With public transport capacity severely compromised and vehicle usage on the rise, several urgent schemes are being introduced to prioritise bicycles and pedestrians. Cycle lanes, widened pavements and low traffic corridors are all part of TfL's £45m Streetspace programme, and various local councils have also been getting in on the act. One of these is Hackney, the London borough with the highest concentration of regular cyclists, who are demonstrating that an effective intervention needn't cost the earth.
This is the top end of Ashenden Road in Homerton, in normal times a link between two grids of Victorian terraced streets [map]. But not any more. On 11th June the council closed off two parking bays at the junction with Glyn Road and replaced them with chunky timber planters under an Experimental Traffic Order that runs for the next six months. The proper term for this intervention is a modal filter, permitting percolation by bikes and pedestrians but not motorbikes and cars. Physically there's absolutely nothing to stop a vehicle passing through, the gap being rather wide, but the threat of a camera is supposed to warn them off.

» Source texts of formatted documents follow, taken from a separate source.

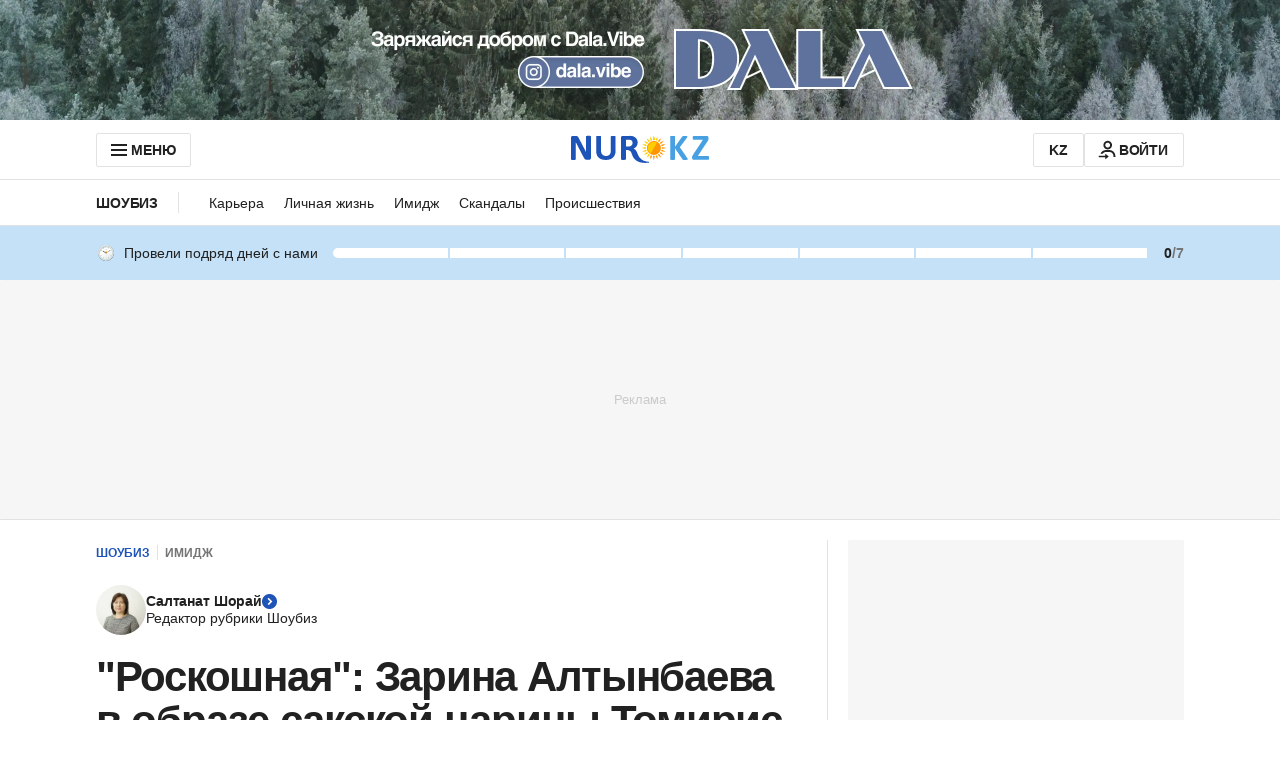

--- FILE ---
content_type: text/html; charset=utf-8
request_url: https://www.google.com/recaptcha/api2/aframe
body_size: 268
content:
<!DOCTYPE HTML><html><head><meta http-equiv="content-type" content="text/html; charset=UTF-8"></head><body><script nonce="FtYakxHugAktIy_GqJu2MQ">/** Anti-fraud and anti-abuse applications only. See google.com/recaptcha */ try{var clients={'sodar':'https://pagead2.googlesyndication.com/pagead/sodar?'};window.addEventListener("message",function(a){try{if(a.source===window.parent){var b=JSON.parse(a.data);var c=clients[b['id']];if(c){var d=document.createElement('img');d.src=c+b['params']+'&rc='+(localStorage.getItem("rc::a")?sessionStorage.getItem("rc::b"):"");window.document.body.appendChild(d);sessionStorage.setItem("rc::e",parseInt(sessionStorage.getItem("rc::e")||0)+1);localStorage.setItem("rc::h",'1769373480892');}}}catch(b){}});window.parent.postMessage("_grecaptcha_ready", "*");}catch(b){}</script></body></html>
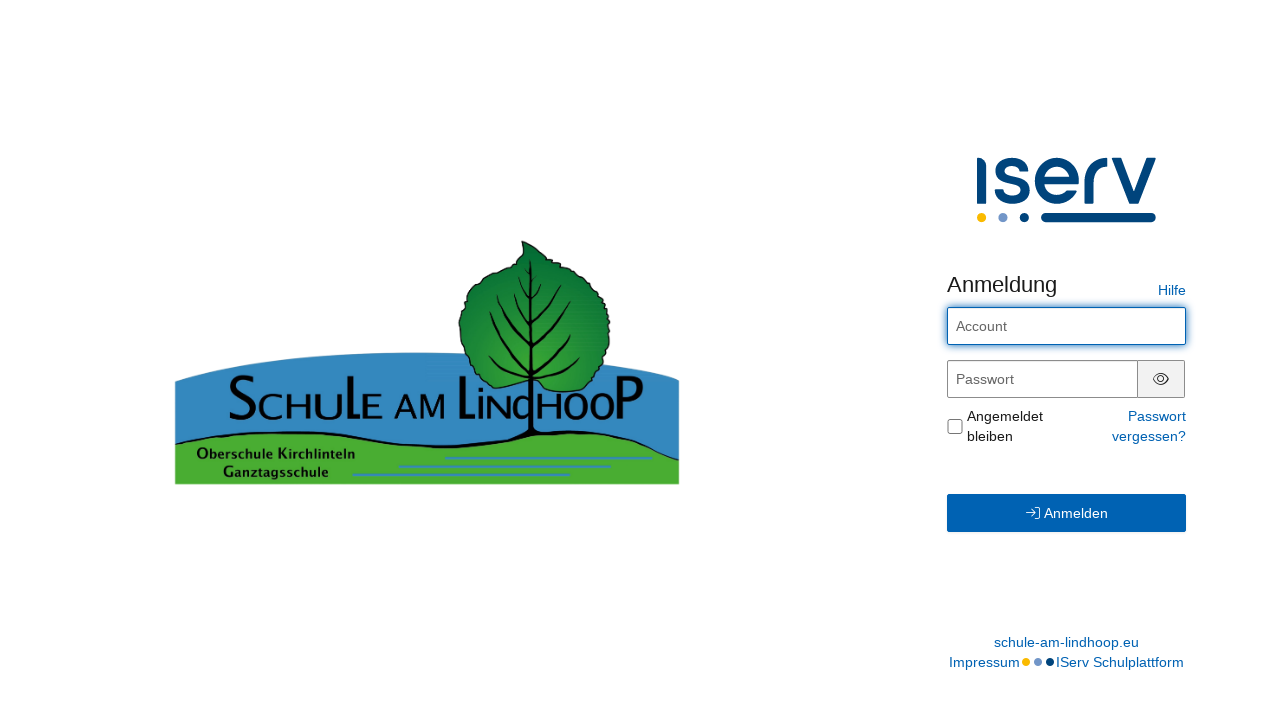

--- FILE ---
content_type: text/css; charset=UTF-8
request_url: https://schule-am-lindhoop.eu/iserv/auth/login/background.%230080ff.css
body_size: 161
content:
body, body.light-theme {
    --lightness: 70%;
}

body.dark-theme {
    --lightness: 25%;
}

@media (prefers-color-scheme: dark) {
  body, body.dark-theme {
    --lightness: 25%;
  }

  body.light-theme {
    --lightness: 70%;
  }
}

.dynamic-color-overlay {
    background: hsl(from #0080ff h s var(--lightness));
}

If that camera exists, I didn't spot it.
This is the middle of Barnabas Road almost immediately outside Homerton station [map]. It too has a modal filter, and this one was delivered a couple of weeks earlier at the end of May. Again it's been very cunningly located, occupying a narrow strip whose closure has broken the link between two sets of residential streets. Councils have been doing this kind of thing for years, repeatedly closing off access points until estates resemble labyrinths it's possible to weave out of but not drive through. The latest plans create even smaller subsets of streets, lowering vehicle density and speed by pushing more traffic to main roads elsewhere.
I stood and watched the Barnabas Road filter in operation for five minutes, during which time the following occurred. Several cars approached the planters, paused and then turned away, aided by convenient sidestreets on either side of the barrier ideal for manoeuvring away. But three van drivers approached and then simply drove straight through the middle, indeed one seemed to speed up simply to make a point. It would be wrong to characterise all van drivers as selfish twats who think the rules don't apply to them, but these three certainly were. Meanwhile just one cyclist rode through the gap during the five minutes of my observation, so the final total was vans three, bikes one. I'd not chalk that down as a success.
Meanwhile in Bow, Tower Hamlets council are having another go at introducing a Liveable Streets scheme. They attempted this for the first time last July and had to abandon the changes on day one, partly because the taxi lobby turned up and growled, but mainly because the implementation was ill thought-through and poorly organised. 2020's scheme is mostly completely different, which we're told is the result of improved community engagement, which just goes to show they should have done a lot more of that the first time.
Bow's new Liveable Streets proposals are up for consultation for the next four weeks. A 12-page booklet will be dropping through every letterbox in Bow, including a very detailed map, or you can download everything now to see what's been proposed. A heck of a lot is proposed, from pavement widening to school streets to replacing mini-roundabouts with T-junctions. In fact so much is proposed that I've had real trouble understanding what's going on at a high level, so this summary map is my best attempt at explaining. The green blobs are the current entrances to the pink zone. The yellow lines are the main roads. Adding the red blobs will divide off Bow (west) from Bow (east).
The biggest change is that they've shifted the proposed location of the bus gate. Last time it was on Tredegar Road, deterring traffic from the A12, but this time they intend to position it centrally on Roman Road itself. It'd be just to the west of the traffic lights, opposite the entrance to the market, breaking the connection to Grove Road. Only buses and cyclists would be allowed through, but it's up for grabs whether that's a) permanently, b) 7am to 7pm on weekdays or c) with an extra break between 10am and 2.30pm. This is why consultations matter. As one of the 70% of Tower Hamlets residents with no access to a car, I'd suggest 24/7.
Elsewhere an intriguing feature is that the 'temporary' blockage of Old Ford Road is to be made permanent. Planters were dropped either side of Skew Bridge in the early stages of lockdown, aiding cyclists and pedestrians trying to skirt Victoria Park, and this should now continue. The other big intervention is to seal off Coborn Road beneath the railway bridge, again with a three-way choice of timings. We already have some idea of what this might look like because it was part of last year's scheme, although this time we might get proper recreational facilities rather than astroturf and pink deckchairs.
I can already sense cabbies' hackles rising and cyclists cheering, but as ever the devil is in the detail. The car park by the bus gate will be reduced in size, but very few parking spaces elsewhere will be removed. Drivers on the eastern side of Bow appear to be getting off lightly. If I've scoured the map properly the intention is to add just four cycle hangars and one cycle stand across the whole of Bow, which seems a pitifully low ambition. And I'm so unnerved by the proposal to "update the signal timing at the junction of Fairfield Road and the A11 to allow for a pedestrian crossing" that I need to blog about that some other time. Plans to improve walking and cycling are always compromises, so we should always check they're the best compromise they can be.